Provided passage.
- - - - - - -
By Lesley Gayle

A Monster Calls, starring Lewis MacDougall and Liam Neeson as the monster, is a beautiful and emotional tale of a boy struggling with growing up and with his mother’s impending death. Based on the award winning book by Patrick Ness, the movie’s director explains that he ‘searches for light’ in the darkest time a child can face. It does so with the boy’s incarnation of truth through stories and art.

I struggled with what audience should see this film. The movie is PG-13 and the book is written for the tween/young adult crowd. Yet despite allowing my kids to watch super hero movies with violence, crass humor and character deaths, I had a difficult time deciding if this subject matter was for my thirteen year old. It is harsh and it is reality, not a comic book come to life with a tree for a monster. The adults in the movie struggle to approach the boy, Conor, played by Lewis MacDougall, with this reality. We as a society struggle with this reality with our kids. So, as is often the case in life, Conor tries to manage it all on his own. While struggling with the subject myself, I had my daughter read the book. She was fine with it. Then I took her to the movie. She cried, but again, she was fine.

This movie has a monster in it, a tree. And Conor’s mom dies in the end. OMG I just gave away the whole movie! But I haven’t. I’m not telling you anything you don’t already know going in. But deep down you don’t want to believe it. And that’s the point of this movie. You and the characters know she is going to die from the beginning and we don’t want to deal with it.

It’s a classic monster film. You find yourself begging the book and the movie to not answer the phone, or look in the box or finish the story, because the monster may be too scary. This nightmare is real and this movie handles it beautifully.

Even though it is a movie for teenagers, and maybe younger children, it is not just a children’s story. Adults should see it too. As Liam Neeson, explained about his decision to play a monster from a children’s book, “It’s not (a children’s book). That’s is part of its power; it kept haunting me. It is much more. The Director (J.A. Bayona) required an emotional range from Lewis that Shakespeare didn’t require of Hamlet. It is great to be entertained. The film is incredibly entertaining. There are layers to it that teaches the young boy and audiences. I was guilty of it with my two boys years ago, of thinking kids aren’t capable of understanding it. And we simplify things. But kids can understand it in their own way.”
- - - - - - -
Tasks.
[A] According to the movie review, who wrote the award-winning book that the film is based on?
[B] Set down the part of the movie review starting with "By Lesley Gayle" and going on through "stories and art.", word for word.

Material.
- - - - - - -
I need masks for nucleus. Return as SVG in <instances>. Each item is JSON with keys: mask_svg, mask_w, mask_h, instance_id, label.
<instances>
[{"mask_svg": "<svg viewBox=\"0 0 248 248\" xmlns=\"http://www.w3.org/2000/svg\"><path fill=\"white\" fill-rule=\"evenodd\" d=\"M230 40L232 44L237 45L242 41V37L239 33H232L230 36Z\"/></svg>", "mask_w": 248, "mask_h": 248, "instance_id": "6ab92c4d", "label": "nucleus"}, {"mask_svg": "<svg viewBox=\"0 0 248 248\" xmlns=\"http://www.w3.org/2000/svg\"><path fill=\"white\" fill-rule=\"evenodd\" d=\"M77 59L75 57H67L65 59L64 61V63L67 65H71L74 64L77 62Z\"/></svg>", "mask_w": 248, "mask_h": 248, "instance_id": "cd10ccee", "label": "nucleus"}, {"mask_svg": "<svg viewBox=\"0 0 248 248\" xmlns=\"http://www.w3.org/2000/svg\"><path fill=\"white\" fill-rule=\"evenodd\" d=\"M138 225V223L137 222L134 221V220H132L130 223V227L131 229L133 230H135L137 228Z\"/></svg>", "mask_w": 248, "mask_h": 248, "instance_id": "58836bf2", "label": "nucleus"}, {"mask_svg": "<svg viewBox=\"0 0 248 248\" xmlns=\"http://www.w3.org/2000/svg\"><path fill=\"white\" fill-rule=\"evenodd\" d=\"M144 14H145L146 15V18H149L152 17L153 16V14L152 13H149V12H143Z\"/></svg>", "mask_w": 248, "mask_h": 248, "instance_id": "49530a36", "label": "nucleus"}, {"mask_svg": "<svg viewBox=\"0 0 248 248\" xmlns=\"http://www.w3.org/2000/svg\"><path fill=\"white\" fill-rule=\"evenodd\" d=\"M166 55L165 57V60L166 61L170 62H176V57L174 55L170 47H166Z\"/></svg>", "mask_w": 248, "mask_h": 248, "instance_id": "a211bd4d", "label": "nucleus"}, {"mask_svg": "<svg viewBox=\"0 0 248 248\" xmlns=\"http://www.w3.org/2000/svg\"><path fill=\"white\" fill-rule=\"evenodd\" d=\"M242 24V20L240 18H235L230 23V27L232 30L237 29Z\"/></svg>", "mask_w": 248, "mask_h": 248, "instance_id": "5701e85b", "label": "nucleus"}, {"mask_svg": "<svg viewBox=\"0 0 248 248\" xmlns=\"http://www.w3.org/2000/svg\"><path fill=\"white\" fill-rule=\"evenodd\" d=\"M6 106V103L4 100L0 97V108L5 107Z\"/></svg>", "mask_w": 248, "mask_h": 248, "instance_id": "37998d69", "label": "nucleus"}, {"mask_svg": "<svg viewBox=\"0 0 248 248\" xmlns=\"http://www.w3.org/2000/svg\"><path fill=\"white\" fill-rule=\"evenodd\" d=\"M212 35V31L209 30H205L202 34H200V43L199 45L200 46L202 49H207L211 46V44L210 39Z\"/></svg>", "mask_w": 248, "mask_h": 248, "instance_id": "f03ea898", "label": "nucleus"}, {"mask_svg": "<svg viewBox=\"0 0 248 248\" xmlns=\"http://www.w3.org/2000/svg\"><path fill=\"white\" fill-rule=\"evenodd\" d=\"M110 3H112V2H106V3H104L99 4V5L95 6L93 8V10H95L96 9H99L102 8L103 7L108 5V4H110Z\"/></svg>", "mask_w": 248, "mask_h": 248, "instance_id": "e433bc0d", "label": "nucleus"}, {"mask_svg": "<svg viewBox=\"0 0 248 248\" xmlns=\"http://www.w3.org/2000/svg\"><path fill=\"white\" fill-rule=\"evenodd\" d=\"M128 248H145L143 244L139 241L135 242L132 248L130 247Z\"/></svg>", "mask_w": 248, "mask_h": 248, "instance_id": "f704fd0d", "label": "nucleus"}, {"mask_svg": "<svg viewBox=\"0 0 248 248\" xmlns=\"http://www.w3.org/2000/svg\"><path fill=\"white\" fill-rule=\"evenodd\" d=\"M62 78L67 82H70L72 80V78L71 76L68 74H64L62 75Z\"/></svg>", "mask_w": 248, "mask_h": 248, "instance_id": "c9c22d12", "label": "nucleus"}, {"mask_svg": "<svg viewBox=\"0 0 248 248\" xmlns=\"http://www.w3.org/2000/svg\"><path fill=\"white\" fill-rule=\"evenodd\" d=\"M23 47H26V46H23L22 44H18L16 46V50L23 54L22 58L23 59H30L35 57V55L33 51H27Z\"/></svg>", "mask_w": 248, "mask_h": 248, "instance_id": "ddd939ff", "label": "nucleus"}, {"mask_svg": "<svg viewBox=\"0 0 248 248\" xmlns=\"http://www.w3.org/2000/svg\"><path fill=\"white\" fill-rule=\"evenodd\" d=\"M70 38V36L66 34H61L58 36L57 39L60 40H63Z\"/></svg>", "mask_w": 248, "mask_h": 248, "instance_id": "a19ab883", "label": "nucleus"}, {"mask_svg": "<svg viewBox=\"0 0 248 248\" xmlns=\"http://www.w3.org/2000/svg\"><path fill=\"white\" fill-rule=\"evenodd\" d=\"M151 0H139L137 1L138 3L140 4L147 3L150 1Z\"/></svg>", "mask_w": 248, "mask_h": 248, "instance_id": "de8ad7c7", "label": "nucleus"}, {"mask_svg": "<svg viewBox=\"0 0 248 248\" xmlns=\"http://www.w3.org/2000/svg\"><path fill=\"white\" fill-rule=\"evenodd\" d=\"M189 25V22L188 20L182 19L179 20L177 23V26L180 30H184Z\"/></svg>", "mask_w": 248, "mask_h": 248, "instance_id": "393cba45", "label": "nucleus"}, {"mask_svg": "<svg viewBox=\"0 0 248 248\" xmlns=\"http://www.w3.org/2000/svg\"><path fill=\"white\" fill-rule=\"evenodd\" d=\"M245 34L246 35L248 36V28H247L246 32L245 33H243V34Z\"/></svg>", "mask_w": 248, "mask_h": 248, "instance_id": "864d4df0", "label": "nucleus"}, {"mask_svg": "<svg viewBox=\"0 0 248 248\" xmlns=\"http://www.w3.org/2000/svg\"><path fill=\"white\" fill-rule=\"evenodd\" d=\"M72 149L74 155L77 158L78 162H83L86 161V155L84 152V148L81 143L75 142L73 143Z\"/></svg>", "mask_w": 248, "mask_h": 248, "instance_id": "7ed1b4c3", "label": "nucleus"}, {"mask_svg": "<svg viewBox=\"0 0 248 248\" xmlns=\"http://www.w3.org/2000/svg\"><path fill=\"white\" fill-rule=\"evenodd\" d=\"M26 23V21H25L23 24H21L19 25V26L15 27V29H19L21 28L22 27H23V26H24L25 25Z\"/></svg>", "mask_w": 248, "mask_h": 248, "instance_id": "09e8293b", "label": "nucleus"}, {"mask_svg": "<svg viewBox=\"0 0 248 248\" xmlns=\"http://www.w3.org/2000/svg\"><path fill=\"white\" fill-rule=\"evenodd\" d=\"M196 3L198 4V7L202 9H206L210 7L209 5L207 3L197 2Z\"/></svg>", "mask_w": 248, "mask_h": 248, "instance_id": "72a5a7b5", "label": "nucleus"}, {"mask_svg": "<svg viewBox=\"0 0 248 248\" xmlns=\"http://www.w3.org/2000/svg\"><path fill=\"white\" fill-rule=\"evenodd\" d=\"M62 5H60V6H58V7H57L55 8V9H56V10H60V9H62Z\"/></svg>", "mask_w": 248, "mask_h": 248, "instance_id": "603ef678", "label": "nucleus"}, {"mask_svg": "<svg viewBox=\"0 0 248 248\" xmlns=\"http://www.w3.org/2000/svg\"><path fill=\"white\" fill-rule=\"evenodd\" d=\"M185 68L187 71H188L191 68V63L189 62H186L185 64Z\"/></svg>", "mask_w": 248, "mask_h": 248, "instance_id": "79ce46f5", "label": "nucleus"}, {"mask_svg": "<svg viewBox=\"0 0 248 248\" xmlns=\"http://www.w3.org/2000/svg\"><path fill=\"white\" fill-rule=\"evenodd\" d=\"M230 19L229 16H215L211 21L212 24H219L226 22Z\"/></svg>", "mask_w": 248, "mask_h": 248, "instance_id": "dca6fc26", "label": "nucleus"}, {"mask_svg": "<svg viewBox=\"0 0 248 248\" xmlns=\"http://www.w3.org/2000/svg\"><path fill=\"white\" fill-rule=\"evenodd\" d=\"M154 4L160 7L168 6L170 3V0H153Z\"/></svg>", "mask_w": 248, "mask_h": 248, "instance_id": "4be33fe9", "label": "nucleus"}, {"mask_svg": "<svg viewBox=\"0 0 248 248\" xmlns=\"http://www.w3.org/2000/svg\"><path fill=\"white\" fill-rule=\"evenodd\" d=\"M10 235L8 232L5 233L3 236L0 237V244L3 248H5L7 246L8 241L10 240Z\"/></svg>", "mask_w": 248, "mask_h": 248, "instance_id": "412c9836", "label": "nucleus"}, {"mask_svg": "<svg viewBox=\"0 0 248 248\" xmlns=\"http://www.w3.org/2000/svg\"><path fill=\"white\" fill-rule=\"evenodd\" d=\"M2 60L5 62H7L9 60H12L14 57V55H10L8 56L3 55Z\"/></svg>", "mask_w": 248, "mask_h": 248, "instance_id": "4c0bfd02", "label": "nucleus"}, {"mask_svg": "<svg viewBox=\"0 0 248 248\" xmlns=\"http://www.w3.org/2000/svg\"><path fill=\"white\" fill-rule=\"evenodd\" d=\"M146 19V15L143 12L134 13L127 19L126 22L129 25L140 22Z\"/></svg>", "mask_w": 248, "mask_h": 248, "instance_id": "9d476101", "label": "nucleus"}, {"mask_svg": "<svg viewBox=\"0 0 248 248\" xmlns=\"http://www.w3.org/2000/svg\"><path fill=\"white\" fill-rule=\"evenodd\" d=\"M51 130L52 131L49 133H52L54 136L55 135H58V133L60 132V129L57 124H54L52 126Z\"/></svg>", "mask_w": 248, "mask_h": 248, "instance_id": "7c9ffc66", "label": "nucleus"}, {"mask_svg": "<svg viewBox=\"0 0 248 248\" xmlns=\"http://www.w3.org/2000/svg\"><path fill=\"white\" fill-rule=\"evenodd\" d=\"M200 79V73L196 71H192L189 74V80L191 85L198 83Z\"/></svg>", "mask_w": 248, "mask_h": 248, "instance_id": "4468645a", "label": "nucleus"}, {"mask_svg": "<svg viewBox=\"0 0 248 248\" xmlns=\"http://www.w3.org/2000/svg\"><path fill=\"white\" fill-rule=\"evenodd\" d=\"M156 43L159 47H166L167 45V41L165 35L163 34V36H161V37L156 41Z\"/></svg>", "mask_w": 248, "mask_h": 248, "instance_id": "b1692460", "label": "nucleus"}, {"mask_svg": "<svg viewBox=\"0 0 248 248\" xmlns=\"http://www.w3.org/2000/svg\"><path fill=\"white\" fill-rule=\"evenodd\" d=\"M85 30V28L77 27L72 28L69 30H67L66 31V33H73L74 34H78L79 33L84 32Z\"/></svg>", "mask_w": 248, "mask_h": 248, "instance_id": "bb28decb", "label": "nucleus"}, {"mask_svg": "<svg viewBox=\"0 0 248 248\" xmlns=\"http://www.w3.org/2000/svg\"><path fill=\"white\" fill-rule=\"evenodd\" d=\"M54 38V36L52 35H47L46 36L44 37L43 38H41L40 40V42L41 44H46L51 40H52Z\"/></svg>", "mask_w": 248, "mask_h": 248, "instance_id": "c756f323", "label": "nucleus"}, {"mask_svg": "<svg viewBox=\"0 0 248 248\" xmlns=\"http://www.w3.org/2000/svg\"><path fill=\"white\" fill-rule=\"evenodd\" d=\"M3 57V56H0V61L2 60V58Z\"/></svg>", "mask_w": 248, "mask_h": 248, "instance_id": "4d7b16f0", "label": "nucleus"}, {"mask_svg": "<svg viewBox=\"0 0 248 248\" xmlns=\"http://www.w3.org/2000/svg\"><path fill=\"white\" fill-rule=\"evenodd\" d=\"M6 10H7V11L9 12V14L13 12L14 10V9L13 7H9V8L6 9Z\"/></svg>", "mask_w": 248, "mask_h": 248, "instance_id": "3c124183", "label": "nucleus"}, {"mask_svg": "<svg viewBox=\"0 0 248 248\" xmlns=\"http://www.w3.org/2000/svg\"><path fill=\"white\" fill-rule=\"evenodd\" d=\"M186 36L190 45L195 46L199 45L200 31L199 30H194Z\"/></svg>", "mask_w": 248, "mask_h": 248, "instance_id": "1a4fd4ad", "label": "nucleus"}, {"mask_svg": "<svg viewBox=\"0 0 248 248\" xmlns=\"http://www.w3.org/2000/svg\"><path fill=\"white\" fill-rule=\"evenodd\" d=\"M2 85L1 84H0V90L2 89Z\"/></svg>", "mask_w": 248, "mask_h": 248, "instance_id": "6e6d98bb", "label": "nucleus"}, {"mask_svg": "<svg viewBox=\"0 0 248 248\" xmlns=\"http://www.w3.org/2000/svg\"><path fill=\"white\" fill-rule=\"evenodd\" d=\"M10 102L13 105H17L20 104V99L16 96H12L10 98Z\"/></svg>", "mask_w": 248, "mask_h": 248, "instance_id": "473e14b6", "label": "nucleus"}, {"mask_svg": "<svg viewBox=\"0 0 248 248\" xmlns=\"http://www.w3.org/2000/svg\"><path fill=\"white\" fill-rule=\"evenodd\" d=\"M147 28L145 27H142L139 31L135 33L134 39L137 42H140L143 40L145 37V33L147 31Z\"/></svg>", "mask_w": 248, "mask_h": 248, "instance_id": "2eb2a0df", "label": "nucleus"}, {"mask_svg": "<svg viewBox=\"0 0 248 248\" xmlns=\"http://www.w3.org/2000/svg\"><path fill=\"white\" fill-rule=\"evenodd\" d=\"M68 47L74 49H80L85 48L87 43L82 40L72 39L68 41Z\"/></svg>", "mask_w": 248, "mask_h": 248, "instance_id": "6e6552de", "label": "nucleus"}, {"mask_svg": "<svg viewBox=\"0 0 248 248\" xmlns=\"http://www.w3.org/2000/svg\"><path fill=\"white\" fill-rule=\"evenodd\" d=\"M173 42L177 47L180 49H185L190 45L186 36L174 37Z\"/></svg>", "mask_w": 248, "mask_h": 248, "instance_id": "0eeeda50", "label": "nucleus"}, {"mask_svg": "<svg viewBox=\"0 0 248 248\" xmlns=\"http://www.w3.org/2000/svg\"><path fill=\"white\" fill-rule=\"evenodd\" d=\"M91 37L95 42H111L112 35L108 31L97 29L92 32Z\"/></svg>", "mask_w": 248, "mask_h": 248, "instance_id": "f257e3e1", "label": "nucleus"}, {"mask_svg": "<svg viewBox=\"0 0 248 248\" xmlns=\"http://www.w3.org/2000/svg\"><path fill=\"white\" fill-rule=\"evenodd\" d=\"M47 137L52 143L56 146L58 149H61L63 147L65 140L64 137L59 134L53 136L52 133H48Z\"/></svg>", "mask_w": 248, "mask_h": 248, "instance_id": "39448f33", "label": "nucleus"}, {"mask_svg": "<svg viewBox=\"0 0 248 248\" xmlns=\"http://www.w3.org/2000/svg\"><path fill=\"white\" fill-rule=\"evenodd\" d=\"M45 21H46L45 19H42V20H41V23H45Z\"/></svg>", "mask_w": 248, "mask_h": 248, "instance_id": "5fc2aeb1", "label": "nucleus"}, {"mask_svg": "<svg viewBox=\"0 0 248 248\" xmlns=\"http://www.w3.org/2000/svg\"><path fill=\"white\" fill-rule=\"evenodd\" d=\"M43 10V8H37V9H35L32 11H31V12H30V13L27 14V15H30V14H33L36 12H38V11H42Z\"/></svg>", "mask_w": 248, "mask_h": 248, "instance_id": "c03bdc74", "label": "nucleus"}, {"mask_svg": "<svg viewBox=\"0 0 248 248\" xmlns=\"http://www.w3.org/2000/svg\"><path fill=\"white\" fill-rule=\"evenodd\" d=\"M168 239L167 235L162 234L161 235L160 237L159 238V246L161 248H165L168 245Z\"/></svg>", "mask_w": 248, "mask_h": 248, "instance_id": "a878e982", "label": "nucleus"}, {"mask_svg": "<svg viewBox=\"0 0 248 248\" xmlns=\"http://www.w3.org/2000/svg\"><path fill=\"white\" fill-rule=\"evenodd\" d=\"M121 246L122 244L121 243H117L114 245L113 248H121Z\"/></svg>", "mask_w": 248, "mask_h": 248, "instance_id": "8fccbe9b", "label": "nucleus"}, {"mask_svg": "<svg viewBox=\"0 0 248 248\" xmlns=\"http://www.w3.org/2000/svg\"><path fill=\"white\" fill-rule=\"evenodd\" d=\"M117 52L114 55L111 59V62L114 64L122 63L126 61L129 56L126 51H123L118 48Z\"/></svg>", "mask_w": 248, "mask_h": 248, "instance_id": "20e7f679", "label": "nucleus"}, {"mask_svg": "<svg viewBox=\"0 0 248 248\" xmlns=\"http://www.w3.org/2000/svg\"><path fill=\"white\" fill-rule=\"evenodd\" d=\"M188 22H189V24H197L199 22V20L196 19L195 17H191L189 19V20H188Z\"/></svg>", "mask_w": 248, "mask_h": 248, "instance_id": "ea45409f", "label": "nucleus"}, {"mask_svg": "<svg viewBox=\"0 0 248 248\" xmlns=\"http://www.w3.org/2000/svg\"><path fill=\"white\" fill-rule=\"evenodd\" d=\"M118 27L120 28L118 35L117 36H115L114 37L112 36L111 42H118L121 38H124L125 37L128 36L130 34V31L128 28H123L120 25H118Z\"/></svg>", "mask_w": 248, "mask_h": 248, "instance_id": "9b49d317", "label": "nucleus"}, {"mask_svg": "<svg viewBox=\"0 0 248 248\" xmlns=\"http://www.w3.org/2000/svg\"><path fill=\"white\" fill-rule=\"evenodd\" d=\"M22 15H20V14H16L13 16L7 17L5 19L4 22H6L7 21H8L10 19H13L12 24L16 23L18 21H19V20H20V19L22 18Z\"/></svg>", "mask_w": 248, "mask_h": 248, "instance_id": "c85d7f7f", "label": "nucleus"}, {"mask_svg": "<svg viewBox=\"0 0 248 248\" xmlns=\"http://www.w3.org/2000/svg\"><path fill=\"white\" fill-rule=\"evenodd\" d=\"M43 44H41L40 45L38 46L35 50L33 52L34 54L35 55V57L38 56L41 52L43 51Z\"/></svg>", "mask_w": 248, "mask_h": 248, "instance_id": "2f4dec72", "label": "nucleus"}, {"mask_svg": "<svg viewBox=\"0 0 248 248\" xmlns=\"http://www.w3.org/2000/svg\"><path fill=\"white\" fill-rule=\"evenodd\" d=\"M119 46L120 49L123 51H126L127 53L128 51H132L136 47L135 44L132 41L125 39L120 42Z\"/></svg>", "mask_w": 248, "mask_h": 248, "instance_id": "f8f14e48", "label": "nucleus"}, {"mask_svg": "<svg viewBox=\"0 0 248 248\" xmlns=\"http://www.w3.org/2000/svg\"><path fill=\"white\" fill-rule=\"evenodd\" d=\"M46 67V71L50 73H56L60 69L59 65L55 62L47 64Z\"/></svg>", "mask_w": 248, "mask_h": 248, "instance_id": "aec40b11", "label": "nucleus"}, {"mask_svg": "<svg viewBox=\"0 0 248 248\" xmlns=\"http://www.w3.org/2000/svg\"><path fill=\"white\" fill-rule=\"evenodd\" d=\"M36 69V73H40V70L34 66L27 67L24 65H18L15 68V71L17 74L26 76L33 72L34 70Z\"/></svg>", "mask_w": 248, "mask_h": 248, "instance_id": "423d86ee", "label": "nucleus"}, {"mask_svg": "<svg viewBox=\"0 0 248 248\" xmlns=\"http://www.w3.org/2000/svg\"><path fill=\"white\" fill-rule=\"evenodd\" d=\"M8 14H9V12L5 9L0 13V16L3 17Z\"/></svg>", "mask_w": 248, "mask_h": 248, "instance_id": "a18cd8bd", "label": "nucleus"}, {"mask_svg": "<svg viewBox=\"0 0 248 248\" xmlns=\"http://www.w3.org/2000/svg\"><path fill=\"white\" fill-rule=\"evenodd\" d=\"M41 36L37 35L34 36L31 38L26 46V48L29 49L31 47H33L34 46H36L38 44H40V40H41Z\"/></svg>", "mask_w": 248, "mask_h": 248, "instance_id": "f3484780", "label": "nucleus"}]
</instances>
- - - - - - -
Solutions to each task.
[A] Patrick Ness

[B]
By Lesley Gayle

A Monster Calls, starring Lewis MacDougall and Liam Neeson as the monster, is a beautiful and emotional tale of a boy struggling with growing up and with his mother’s impending death. Based on the award winning book by Patrick Ness, the movie’s director explains that he ‘searches for light’ in the darkest time a child can face. It does so with the boy’s incarnation of truth through stories and art.